━━ Given passage
We Should Kill CB2 Brad (This One Guy I Heard About)
Some learnings from the latest social media debacle
Alright, let’s just get to it. By the time this publishes in a half hour, this will all already be old news. The aggrieved TikToker at the center of the West Elm Caleb debacle will be revealed to have ties to either the IDF or some Southern sorority with a shadowy legacy, and Caleb himself will be determined to be an avatar created by WestElmAmazonWholeFoods as part of an anti-bullying campaign sponsored by a nonprofit founded as a shell corporation by the spouse of an oil baron. It’s best, in the interest of time, if we don’t get too bogged down in the specifics.
Briefly: a whisper network of New York-based young women on TikTok with thousands of followers all realized the same man, a tall junior furniture designer named Caleb they met on the apps, was sending them identical Spotify playlists that he claimed were personalized just for them. What’s worse: he went on dates with them and never texted them again. He also love-bombed them, which is when you text someone. Katie Notopolous offers a better run-down than I could, and she also points out that since they were all contacts in Caleb’s phone, they found each other’s videos quickly on the app. Internet culture writer Taylor Lorenz got involved, and the main TikTok girl, whose job it is to post dating videos, responded.
I’d say none of us learned anything, but we have. We have learned that framing some random guy’s abhorrent dating behavior in the language of trauma and abuse is feminism now. More important, anything that’s upset a lot of young, hot women with social platforms in New York City is feminism now.
We have learned that the Denny’s account posting some moderately funny voicey content in the year 2015 has now mutated into everyone from mayonnaise to stain-resistant rugs to single-serving smoothie cup companies producing content like this:
It’s hard, when you’re 23. It was hard for me, too. I barely made it out. If I found a bunch of other girls who dated a guy who had recently ghosted me when I was 23, I would be making front-facing confessional videos, too, and calling that collective community action. The girls are not to blame. I mean they are to blame, but they’re so young, and they went to NYU, and nothing interesting has ever happened to any of them.
I watch these videos and see myself becoming a misogynist — whenever girls get together and get a-squawkin, drama is bound to follow, I think. They’ve been radicalized by personal essays and Queer Eye and the Peloton app, feel entitled to men’s time and attention, and are being quite rude about it. Is there a way back from the ironic-misandry-gone-wrong in-app selfie filter through which these TikTokers view the world? Am I an incel now?
This will all be a distant internet memory soon, like last month’s brouhaha over couch guy or when the CDC said just to wear jeans and a cute top, and we’ll all be worse for it. But perhaps we can at least agree on a couple things: One, it is impossible to have noble intentions about anything when posting on a social media platform. When you are addressing your “followers,” you might think you’re channeling Fleabag but more often “it’s giving” Donald Trump. And two, it’s crass to share screenshots of anything someone sent you over a dating app to anyone but your closest friends. We are all, like West Elm Caleb, simply trying to forge a tenuous connection over a decade-old LCD Soundsystem track and fuck. That’s the best possible scenario here. We’re cheap furniture in one another’s lives, meant to be sat on and abandoned on the curb soon enough.
━━━━
Copy the part of the West Elm Caleb essay word for word, starting at the words "We Should Kill" and ending after "in the specifics.".
━━ Extracted entries
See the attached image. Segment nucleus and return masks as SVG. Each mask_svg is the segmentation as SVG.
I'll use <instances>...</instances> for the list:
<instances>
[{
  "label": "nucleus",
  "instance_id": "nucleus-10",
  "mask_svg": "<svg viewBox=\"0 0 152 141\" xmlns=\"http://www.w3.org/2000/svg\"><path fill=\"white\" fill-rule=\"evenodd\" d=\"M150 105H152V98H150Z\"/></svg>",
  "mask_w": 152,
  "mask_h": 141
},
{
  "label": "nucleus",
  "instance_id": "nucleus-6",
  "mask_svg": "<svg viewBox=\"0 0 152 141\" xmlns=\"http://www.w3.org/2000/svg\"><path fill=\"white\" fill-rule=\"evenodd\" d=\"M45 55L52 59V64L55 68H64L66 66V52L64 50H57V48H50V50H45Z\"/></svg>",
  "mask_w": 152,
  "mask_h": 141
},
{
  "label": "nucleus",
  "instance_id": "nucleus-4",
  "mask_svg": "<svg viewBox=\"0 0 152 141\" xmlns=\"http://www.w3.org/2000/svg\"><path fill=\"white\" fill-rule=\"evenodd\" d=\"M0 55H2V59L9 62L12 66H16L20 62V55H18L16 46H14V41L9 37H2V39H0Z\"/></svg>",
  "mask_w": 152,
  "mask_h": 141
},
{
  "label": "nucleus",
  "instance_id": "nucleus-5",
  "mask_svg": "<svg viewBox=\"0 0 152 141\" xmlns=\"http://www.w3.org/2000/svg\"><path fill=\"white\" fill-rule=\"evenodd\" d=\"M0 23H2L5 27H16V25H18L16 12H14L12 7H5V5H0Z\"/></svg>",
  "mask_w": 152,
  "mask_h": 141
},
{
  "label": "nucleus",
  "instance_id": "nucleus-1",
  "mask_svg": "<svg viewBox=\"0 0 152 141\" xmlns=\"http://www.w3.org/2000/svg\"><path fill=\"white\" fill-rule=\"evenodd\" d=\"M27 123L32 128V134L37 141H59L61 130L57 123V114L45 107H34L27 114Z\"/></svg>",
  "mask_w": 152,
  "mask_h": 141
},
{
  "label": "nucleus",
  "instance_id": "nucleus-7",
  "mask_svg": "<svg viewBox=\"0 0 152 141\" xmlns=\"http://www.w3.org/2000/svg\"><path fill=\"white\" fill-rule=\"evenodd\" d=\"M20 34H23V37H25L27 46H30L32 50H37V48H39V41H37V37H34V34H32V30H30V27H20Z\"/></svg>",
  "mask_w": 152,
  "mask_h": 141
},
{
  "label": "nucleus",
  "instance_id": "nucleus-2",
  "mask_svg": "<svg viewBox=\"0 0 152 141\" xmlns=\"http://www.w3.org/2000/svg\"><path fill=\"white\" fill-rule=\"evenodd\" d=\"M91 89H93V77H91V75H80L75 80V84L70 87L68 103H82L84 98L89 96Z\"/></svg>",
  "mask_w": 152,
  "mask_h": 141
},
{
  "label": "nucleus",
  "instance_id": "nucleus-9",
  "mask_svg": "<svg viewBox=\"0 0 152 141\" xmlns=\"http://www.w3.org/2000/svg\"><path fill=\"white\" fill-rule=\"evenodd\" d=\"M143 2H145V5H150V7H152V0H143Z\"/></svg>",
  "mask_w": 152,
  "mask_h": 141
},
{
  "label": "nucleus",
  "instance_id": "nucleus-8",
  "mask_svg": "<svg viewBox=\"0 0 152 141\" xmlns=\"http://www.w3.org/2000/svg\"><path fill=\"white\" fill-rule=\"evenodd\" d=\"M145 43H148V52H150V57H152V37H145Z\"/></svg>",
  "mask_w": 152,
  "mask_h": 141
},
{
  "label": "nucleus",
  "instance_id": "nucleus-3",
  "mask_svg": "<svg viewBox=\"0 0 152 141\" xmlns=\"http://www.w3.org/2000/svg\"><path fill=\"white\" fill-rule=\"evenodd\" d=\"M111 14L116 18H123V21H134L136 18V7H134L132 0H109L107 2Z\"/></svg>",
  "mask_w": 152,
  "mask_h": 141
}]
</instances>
━━━━
Exercise response ->
We Should Kill CB2 Brad (This One Guy I Heard About)
Some learnings from the latest social media debacle
Alright, let’s just get to it. By the time this publishes in a half hour, this will all already be old news. The aggrieved TikToker at the center of the West Elm Caleb debacle will be revealed to have ties to either the IDF or some Southern sorority with a shadowy legacy, and Caleb himself will be determined to be an avatar created by WestElmAmazonWholeFoods as part of an anti-bullying campaign sponsored by a nonprofit founded as a shell corporation by the spouse of an oil baron. It’s best, in the interest of time, if we don’t get too bogged down in the specifics.